Dans sa Lettre d’un père à son fils, Montherlant jugeait que le mépris est une valeur à cultiver, ce qui, dans la morale aristocratique qui était la sienne, se conçoit aisément. L’enjeu, bien sûr, consiste à ne pas se tromper quant à l’objet auquel il s’applique. En méprisant et, surtout, en moquant l’accent d’une journaliste sudiste, le Líder Máximo de La France insoumise, grand bourgeois parisien très loin de ce qu’il reste de peuple et d’aristocratie, a illustré une fois de plus son dégoût de la France réelle et charnelle, celle-là même qui n’entre pas dans ses cadres mentaux. Outre qu’il n’aurait sans doute pas agi ainsi face à Jean-Michel Aphatie, par exemple (Jean-Luc est féministe...), il illustre ce que le jacobinisme républicain a de plus… méprisable.

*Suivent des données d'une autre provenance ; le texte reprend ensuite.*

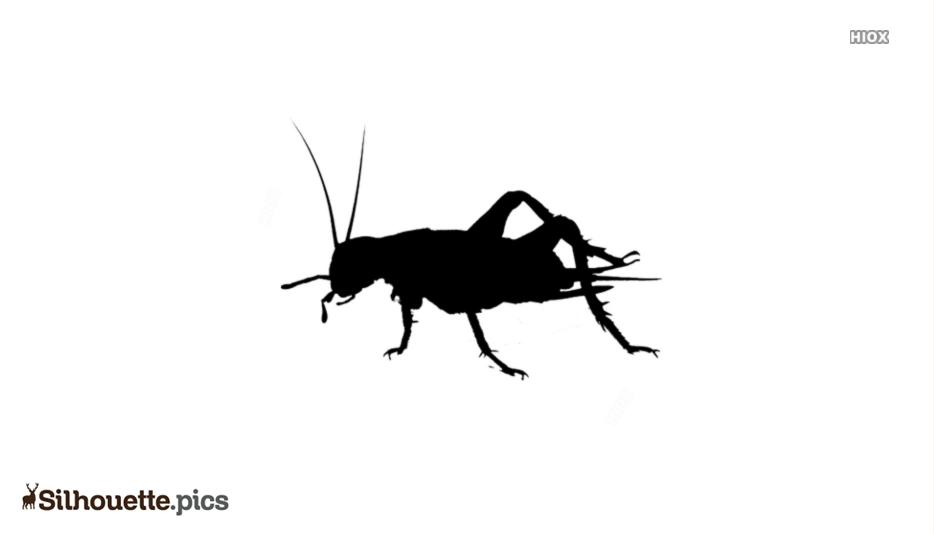 Grasshopper Beetle Silhouette Background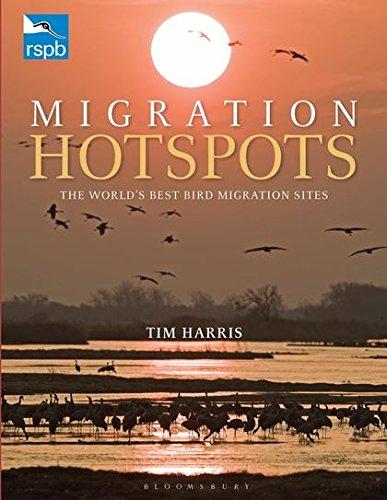 9781408171172: RSPB Migration Hotspots: The World's Best Bird Migration Sites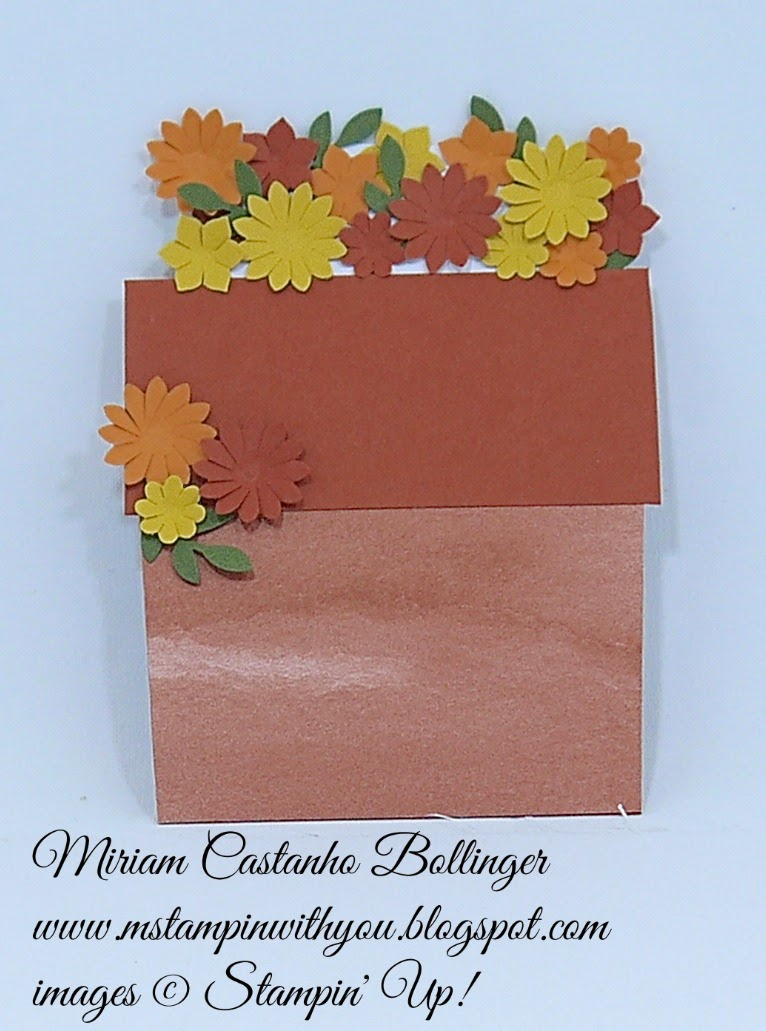 PP 212, Miriam Castanho Bollinger, #mstampinwithyou, stampin up, demonstrator, pp, color me autumn dsp, boho blossoms, su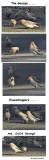 Bohemian Waxwings-an amusing sequence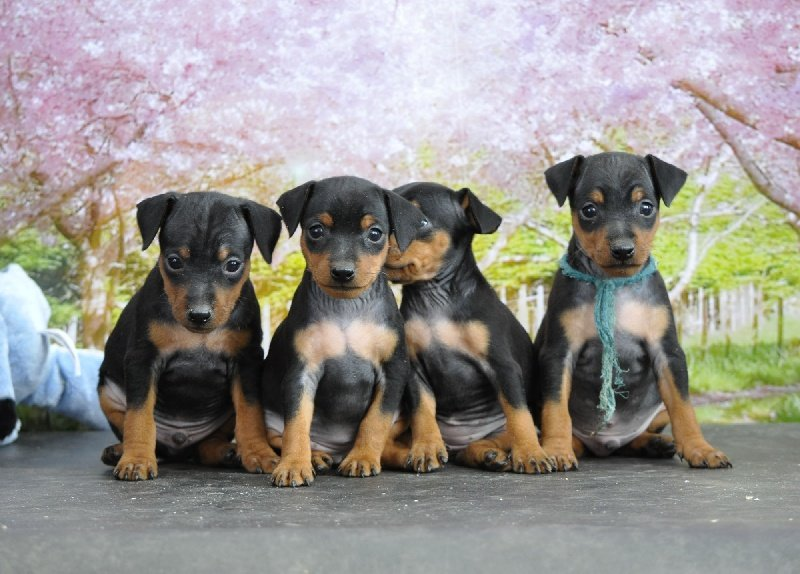 Pinscher nain elevage ile de france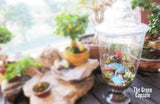 Terrarium - Waterfall at balcony decor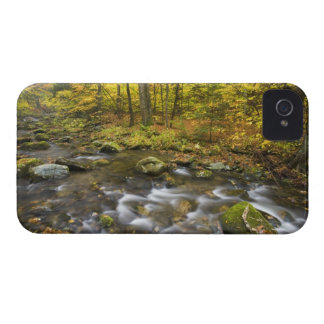 Sanderson Brook.  Chester-Blanford State Forest. Case-Mate iPhone 4 Case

De la langue d’oc, le grand écrivain Max Rouquette disait que les « Francimands » avaient réussi à faire taire les paroles mais pas la musique. L’accent dit « du Sud » n’est, en effet, rien d’autre que l’accent occitan. Hors contexte, lorsque je parle, un interlocuteur ne distinguerait pas, par exemple, la « pomme » de la « paume » parce que le O ouvert n’existe pas dans la langue maternelle de mes grands-parents, qui ont appris le français à coups de trique et d’humiliations à l’âge de six ans, ce dont je leur suis reconnaissant car, sinon, je n’aurais jamais eu l’heur de comprendre M. Mélenchon, pour qui la langue d’oc, pourtant "fille aînée du latin" (Jules Cubaynes), au cœur de La Divine Comédie, de Dante, avec le troubadour Arnaud Daniel, n’est sans doute bonne qu’à mener les bêtes (lorsqu’il y en avait autant que des aristocrates et des paysans, cela va de soi) et non le "bétail électoral" (Nietzsche).

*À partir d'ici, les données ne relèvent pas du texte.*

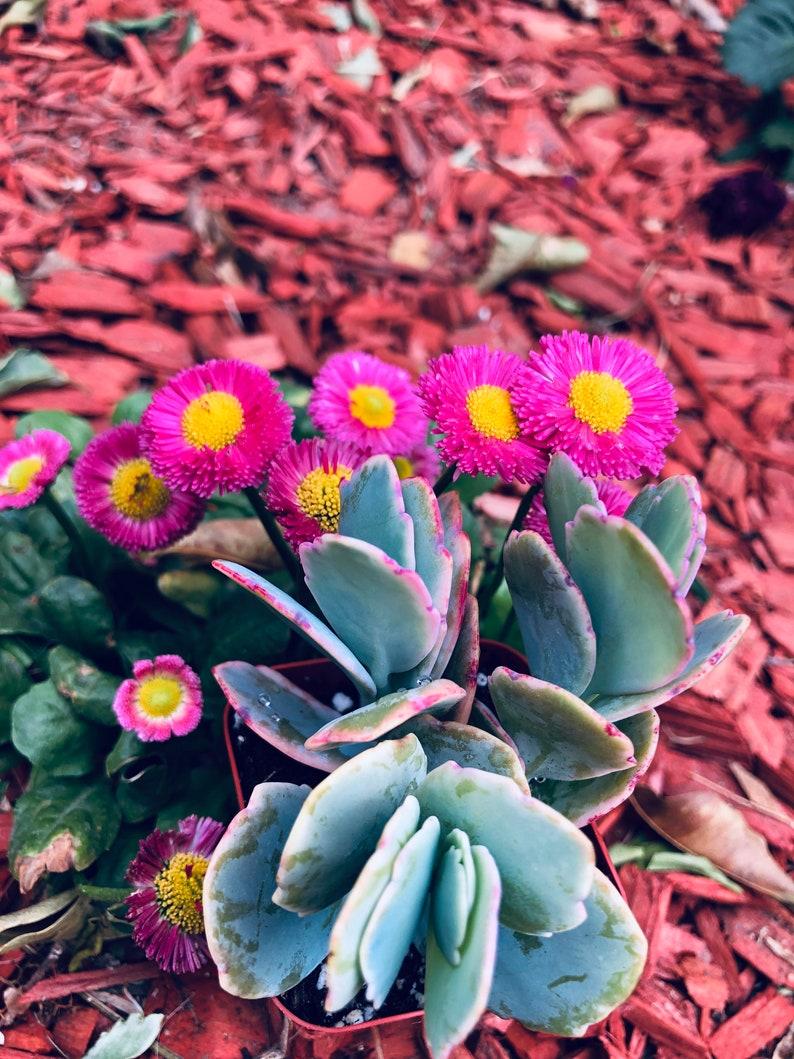 Succulents Live Plants Favors crassula ovata Jade Plant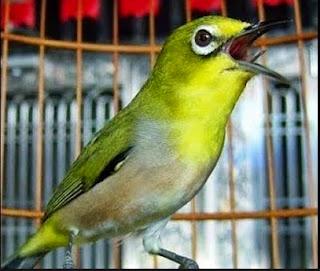 Mp3 Suara Kicau Burung Pleci ( Kacamata )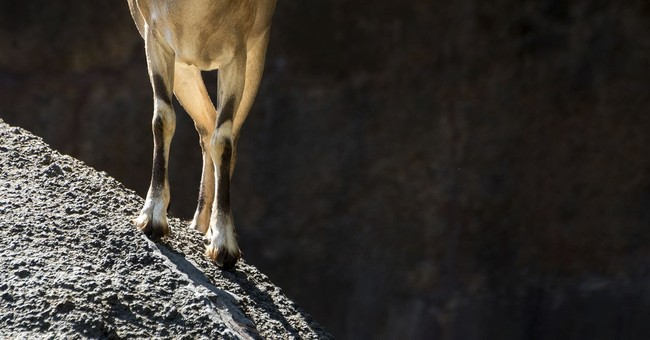 Los Angeles Zoo euthanizes herd of threatened goats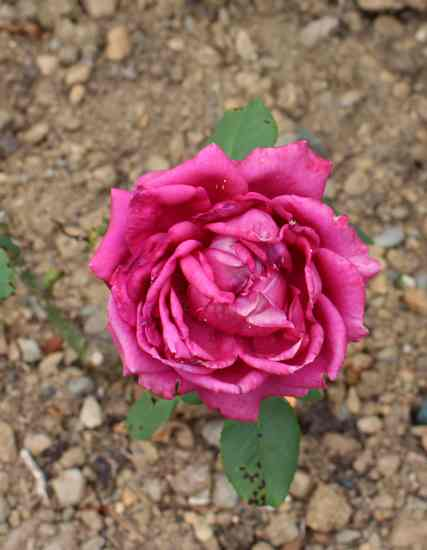 Rosa 'Charlotte Rampling' 18072018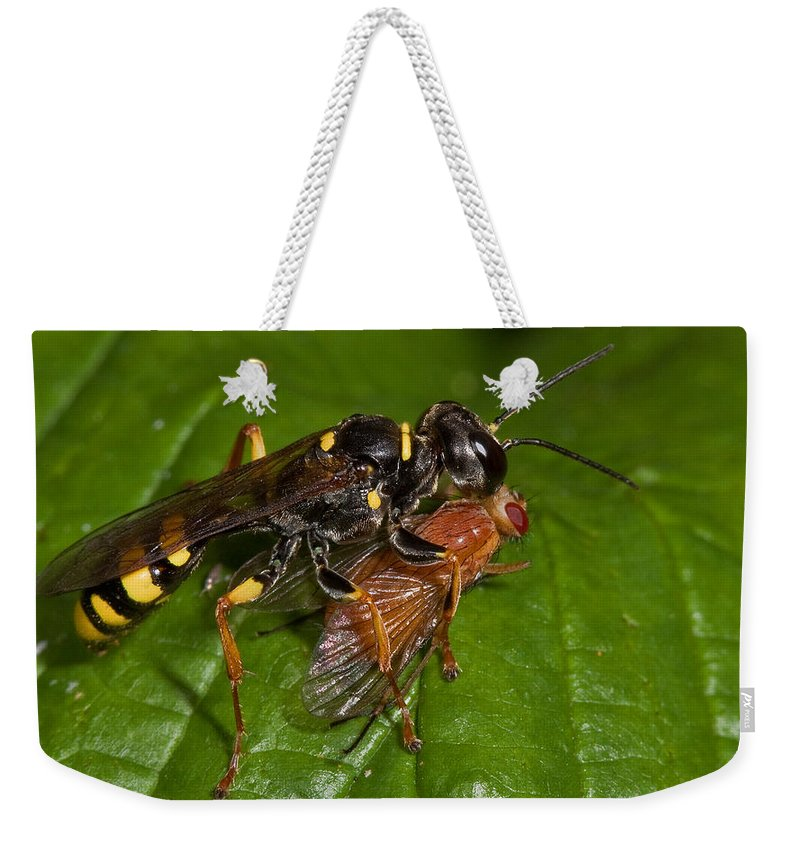 Solitary Wasp Weekender Tote Bag featuring the photograph Solitary Wasp by Bob Kemp
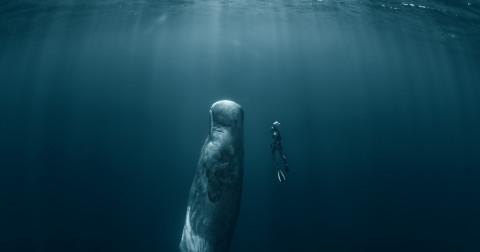 Tại sao cá voi được ngư dân vùng biển lập đền thờ?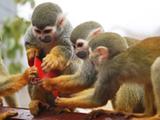 """饲养员给猴子发""""美食红包"""""""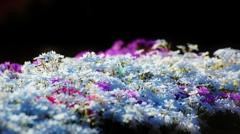 """綿・雪・雲_「moss phlox」""""彩""""Glossily"""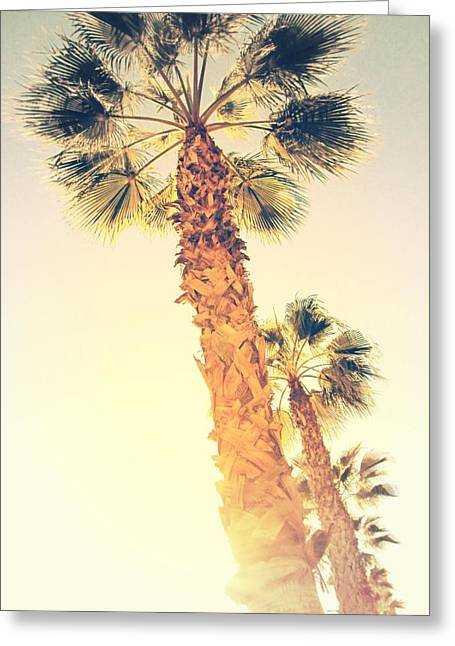Winter Photos Greeting Cards - Palm Trees in Alicante - Spain Greeting Card by Marianna Mills
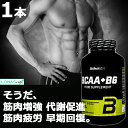 BioTech USA BCAA + B6 筋肉増強 代謝促進 筋肉疲労 早期回復 200錠×1本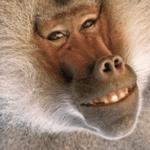 cute_baboon-7665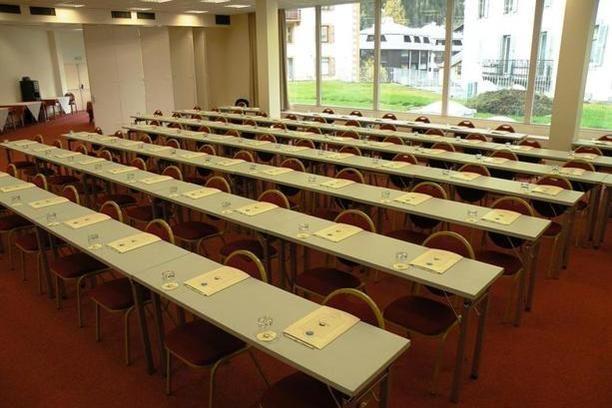 Hôtel de l'Alpina *** Salle de Séminaire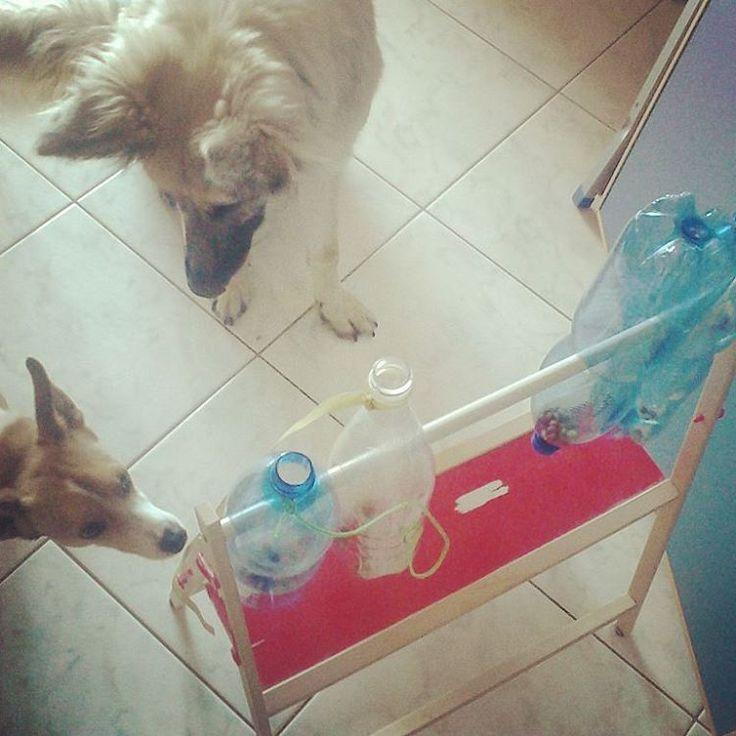 @malicescraftland on #instagram #Gioco per #cani #intelligenti (non per i miei!) #Juguete para #perros #inteligentes (no los mios). #Game for #smart #dogs (Not mine ones). #handmade #craft #fattoamano #upcycling #recycling #riciclocreativo #lovemydog #picoftheday #igdaily #oggicosì ----> Follow me: https://malicecraft.wordpress.com/   ----> instagam: www.instagram.com/malicescraftland/   ----> fb: www.facebook.com/MaliceCrafts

M. Mélenchon ayant la réputation d’être un homme cultivé, ce qui est vrai car — il faut toujours en revenir à la sagesse des nations — « au pays des aveugles… », etc., je me permets de lui conseiller d’écouter la voix de Colette, de Bachelard, de Gustave Thibon, de Claudel, de Giono, de René Char et de bien d’autres encore : il y entendra celle des peuples de France et peut-être même y gagnera-t-il des voix (ce qui n’est certes pas l’essentiel et puis, je ne saurais me substituer avantageusement à Mme Chikirou ès conseils en communication). Je me permets également de lui recommander la lecture des Déracinés, de Barrès, quoique ce dernier écrivain français, auvergnat d’origine, ait été affecté d’un ridicule accent lorrain. Il pourra facilement se mettre à la place du professeur Paul Bouteiller, kantien de la pire espèce, félicitant son ancien élève Suret-Lefort pour s’être "à ce point affranchi de toute intonation et, plus généralement, de toute particularité lorraine".

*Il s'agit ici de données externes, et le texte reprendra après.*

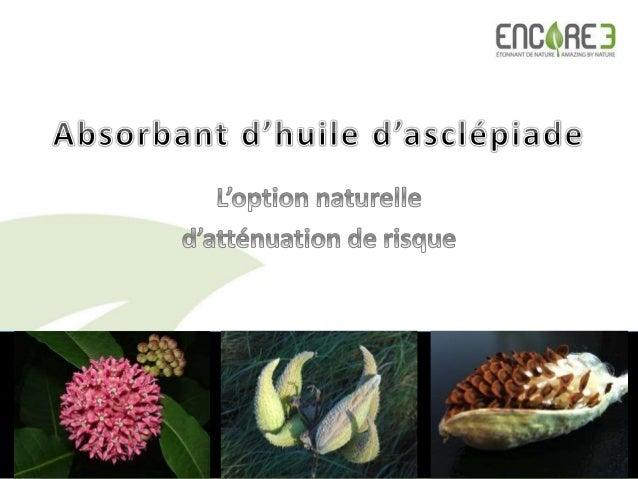L'asclépiade, une plante indigène d'Amérique aux propriétés extraordinaires  Se retrouve partout au Canada, aux É-U et au...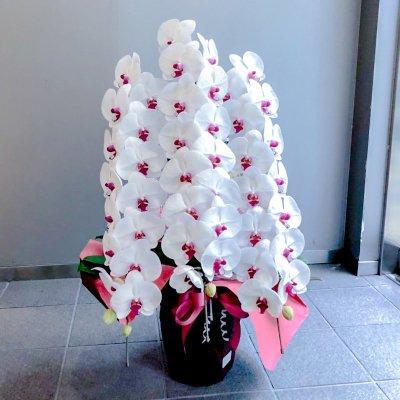 赤リップ胡蝶蘭3本立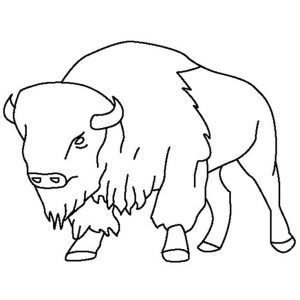 preschool Free Printable Bison Coloring Pages For Kids toddler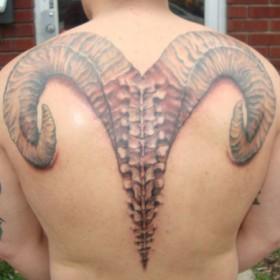 Тату на спине парня - знак зодиака овен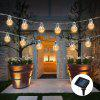 Beautiful LED Solar Light String - WHITE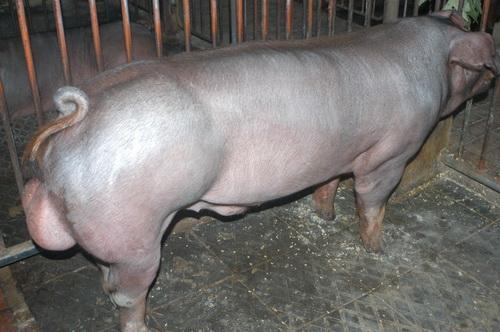 中央畜產會201311期D0436-06體型-全身相片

L’ardent et incorruptible patriote pourra aussi y prendre un cours de françois ou, plutôt, de « françoué », lorsque Barrès évoque "le vieux fonds national", où la diphtongue "oi" se prononce "oué". Enfin, si Sa personne sacrée fait l’effort de poursuivre Sa lecture jusqu’au troisième volume du Roman de l’énergie nationale, Leurs figures, il pourra méditer sur le tragique itinéraire de l’"ingénieux et véreux" Suret-Lefort devenu député.

NB : je conseille également la lecture de Racination, de Rémi Soulié, aux Éditions Pierre-Guillaume de Roux, dont Arnaud Guyot-Jeannin a rendu compte ici même, notamment du chapitre intitulé « L’Accent » : M. Mélenchon en tirera sans aucun doute profit. Je précise que ces conseils de lecture relèvent d’un acte gratuit et qu’ils ne donnent donc pas lieu à remboursement par la Sécurité sociale.